Та, полная, даже раздутая какой-то сердечной болезнью, с трудом поспевала за беспокойным папашей.

– Успеем! Не кошка ж! – причитала повитуха, припадая на обе ноги.

Не кошка, а два раза не поспели – одного Елена уже выдавила из своего обширного нутра, но подхватить успели. А вот девочку не спасли – лежала она у Елены в ногах, обернутая, словно спеленутая пуповиной, и всем было ясно, что дело тут – увы – уже непоправимое.

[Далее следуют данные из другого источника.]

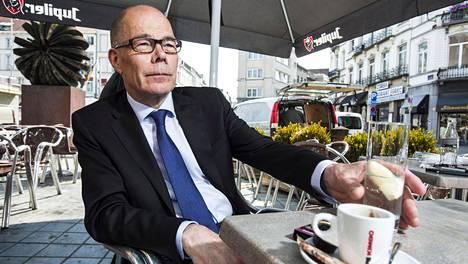 Valtiosihteeri Kare Halonen antoi haastattelun Brysselissä, jossa hän käy noin 15 kertaa vuodessa.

Пятерых родила Елена – могла бы и больше. Крепкая была баба, здоровая. С быком управлялась точно заправский мужик. А заболела совсем рано – едва перевалило за полтинник. Слабая стала – ни ножа в руке удержать, ни кастрюлю поднять, ни курицу ощипать. Болезнь была неизвестная и непонятная – врачи, по которым таскал жену Павлос, качали головами и говорили, что ослабела она от родов и тяжелой жизни. Павлос не верил – когда это женщины ослабевали от родов и домашней работы? И верить врачам перестал. Только молился, чтоб бог подержал на земле Елену подольше.

Хозяйкой в доме стала старшая дочь Христина.

Братья Харитиди – Анастас, Димитрос и Харлампий – были непьющие и работящие. Сестры, Христина и Лидия, сами искали братьям невест – серьезное дело привести в дом человека. Со всеми сладили, даже с капризным Дмитрием. А вот с Харлампием, дурачком, не смогли…

Танька приходила домой аккурат к приходу мужа. Ждала не на кухне, где вечером собиралась семья. Ждала у себя в комнате.

Он вбегал в комнату запыхавшись.

– Гнались? – улыбалась счастливая Танька.

Харлампий мотал кудрявой башкой и махал рукой – какая разница!

И вправду, какая разница? Они так успевали соскучиться друг по другу, что неведомые силы подбрасывали, кидали в объятия, словно приклеивали друг к другу и… Они застывали.